→ Work item: Print the data once more, exactly as given. Drop the pictures.

→ Recorded data:

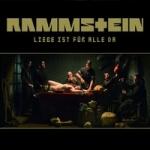 Rammstein : Liebe ist für alle da LP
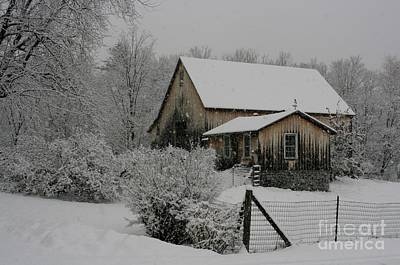 Photograph - Old Barn In Snow by Barbara Bardzik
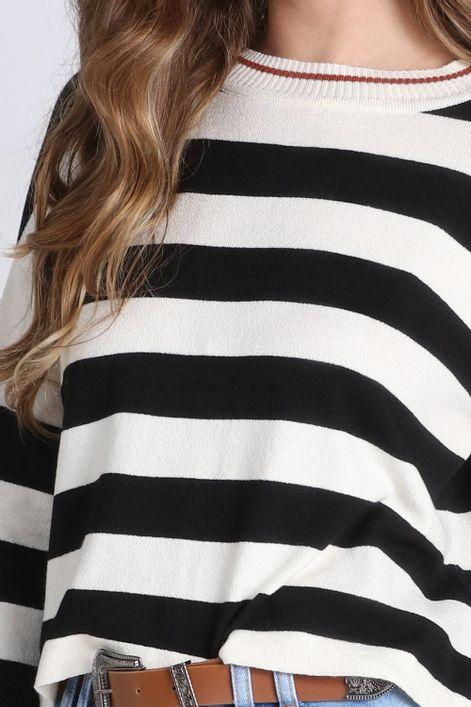 Blusa-cropped-em-tricot-listrada-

→ Output for this exercise:
 Rammstein : Liebe ist für alle da LP
 Photograph - Old Barn In Snow by Barbara Bardzik
 Blusa-cropped-em-tricot-listrada-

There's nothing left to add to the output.